▶ **Exercise goal**:
Only the lines with the string "frames" are needed; return each of them from the entries below.

▶ **Data supplied**:
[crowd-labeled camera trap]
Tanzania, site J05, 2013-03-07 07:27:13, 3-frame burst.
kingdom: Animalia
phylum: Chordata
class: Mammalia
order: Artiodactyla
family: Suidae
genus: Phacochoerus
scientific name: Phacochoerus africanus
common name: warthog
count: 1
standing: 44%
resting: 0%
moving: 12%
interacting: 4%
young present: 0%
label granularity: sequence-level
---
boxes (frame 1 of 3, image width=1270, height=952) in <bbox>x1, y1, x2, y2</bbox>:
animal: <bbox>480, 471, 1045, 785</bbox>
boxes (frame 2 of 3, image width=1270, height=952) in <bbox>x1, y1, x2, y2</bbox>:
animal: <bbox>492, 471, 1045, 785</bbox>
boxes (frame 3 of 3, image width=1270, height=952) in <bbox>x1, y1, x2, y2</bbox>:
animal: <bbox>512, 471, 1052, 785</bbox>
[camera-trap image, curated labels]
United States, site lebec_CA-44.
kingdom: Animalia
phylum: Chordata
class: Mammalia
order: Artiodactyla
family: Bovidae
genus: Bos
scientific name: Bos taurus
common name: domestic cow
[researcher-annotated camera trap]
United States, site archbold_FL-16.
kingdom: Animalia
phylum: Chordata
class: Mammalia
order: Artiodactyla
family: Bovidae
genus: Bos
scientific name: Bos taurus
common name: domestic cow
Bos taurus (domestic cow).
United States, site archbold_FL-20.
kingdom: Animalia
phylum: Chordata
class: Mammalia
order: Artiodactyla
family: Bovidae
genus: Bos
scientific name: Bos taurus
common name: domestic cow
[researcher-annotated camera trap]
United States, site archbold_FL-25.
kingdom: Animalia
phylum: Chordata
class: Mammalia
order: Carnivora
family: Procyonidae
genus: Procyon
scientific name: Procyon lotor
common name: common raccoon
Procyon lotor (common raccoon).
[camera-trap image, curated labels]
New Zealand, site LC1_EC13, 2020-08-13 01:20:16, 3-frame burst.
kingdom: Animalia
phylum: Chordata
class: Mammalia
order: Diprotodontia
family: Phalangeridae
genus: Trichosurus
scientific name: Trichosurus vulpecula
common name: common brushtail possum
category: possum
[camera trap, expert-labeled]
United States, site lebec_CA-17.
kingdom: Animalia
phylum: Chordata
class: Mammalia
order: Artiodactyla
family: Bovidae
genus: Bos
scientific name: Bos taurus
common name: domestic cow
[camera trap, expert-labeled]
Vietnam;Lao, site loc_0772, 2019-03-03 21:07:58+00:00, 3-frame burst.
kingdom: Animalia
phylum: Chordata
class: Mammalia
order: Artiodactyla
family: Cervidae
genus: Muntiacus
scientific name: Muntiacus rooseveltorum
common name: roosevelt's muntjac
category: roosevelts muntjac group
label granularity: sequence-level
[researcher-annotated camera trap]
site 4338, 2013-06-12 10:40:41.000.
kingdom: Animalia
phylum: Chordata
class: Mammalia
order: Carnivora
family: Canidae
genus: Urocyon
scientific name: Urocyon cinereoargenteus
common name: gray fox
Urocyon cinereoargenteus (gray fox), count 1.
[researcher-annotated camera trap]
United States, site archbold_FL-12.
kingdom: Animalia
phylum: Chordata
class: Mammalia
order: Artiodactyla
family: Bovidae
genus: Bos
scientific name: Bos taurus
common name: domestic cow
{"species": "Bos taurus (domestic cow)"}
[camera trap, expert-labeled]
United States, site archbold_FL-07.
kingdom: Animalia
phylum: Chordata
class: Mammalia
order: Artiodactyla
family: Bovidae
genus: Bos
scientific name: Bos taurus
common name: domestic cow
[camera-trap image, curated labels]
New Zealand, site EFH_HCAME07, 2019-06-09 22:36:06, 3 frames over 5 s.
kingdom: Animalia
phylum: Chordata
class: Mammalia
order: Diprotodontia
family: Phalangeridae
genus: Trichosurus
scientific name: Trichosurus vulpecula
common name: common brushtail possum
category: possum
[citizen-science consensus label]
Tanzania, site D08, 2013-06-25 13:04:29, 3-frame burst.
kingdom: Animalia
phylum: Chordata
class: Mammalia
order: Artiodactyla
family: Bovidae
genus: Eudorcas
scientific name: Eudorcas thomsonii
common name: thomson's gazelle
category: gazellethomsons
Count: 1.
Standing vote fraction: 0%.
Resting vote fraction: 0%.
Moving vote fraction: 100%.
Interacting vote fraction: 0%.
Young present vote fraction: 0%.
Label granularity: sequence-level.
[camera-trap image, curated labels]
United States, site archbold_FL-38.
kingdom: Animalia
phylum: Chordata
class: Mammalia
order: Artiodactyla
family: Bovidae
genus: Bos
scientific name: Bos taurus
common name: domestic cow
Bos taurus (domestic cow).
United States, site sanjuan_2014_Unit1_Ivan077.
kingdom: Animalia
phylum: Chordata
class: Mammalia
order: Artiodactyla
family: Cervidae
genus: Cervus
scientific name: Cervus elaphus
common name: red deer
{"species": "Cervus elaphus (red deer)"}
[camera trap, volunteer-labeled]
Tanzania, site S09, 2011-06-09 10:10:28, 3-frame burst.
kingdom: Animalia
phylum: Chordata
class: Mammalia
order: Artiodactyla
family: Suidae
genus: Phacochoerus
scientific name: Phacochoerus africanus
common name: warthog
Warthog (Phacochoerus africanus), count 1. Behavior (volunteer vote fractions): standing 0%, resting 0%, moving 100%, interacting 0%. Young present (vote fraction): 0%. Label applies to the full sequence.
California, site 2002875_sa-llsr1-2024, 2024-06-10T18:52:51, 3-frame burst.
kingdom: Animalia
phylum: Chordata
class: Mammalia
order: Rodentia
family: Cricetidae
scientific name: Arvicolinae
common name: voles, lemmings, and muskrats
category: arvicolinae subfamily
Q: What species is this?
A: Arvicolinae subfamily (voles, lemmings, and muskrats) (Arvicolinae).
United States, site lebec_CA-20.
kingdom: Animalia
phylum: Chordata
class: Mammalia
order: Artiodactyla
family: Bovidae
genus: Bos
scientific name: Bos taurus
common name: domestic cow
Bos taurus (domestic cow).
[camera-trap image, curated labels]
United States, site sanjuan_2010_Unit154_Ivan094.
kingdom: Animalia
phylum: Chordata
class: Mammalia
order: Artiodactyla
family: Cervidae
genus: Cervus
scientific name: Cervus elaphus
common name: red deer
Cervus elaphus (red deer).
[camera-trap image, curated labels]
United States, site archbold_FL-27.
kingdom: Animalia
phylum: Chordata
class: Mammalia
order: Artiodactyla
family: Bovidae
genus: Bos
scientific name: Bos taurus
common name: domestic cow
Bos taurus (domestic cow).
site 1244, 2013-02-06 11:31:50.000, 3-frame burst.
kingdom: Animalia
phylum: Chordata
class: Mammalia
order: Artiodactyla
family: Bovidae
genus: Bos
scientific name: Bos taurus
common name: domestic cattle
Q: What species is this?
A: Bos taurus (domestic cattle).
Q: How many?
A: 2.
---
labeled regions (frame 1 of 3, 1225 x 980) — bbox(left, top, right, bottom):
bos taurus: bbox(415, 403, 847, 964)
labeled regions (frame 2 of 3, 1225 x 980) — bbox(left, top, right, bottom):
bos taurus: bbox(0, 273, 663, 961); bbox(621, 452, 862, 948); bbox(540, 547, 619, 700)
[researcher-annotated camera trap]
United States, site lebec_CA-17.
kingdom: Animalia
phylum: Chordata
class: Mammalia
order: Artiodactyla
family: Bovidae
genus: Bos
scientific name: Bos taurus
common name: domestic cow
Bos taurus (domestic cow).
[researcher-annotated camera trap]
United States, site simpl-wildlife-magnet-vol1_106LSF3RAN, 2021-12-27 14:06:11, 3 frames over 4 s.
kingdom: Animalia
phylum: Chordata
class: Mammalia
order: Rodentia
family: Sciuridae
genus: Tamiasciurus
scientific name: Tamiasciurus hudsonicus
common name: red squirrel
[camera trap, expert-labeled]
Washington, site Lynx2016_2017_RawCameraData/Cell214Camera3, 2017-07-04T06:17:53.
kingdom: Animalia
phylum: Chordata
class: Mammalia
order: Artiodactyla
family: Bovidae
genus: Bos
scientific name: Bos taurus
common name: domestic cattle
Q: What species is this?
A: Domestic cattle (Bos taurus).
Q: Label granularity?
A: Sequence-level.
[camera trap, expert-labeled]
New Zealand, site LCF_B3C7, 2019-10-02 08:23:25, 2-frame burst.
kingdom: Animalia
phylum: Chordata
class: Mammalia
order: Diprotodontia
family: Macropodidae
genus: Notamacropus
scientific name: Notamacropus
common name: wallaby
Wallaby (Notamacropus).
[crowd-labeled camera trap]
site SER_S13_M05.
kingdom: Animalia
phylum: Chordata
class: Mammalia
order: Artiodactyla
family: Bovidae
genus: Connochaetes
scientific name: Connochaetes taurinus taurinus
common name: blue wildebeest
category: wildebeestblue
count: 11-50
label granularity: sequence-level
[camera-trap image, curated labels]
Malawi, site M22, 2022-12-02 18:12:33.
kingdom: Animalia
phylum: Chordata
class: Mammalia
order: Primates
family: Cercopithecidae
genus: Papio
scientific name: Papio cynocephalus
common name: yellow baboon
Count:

▶ **Answer to this task**:
New Zealand, site EFH_HCAME07, 2019-06-09 22:36:06, 3 frames over 5 s.
United States, site simpl-wildlife-magnet-vol1_106LSF3RAN, 2021-12-27 14:06:11, 3 frames over 4 s.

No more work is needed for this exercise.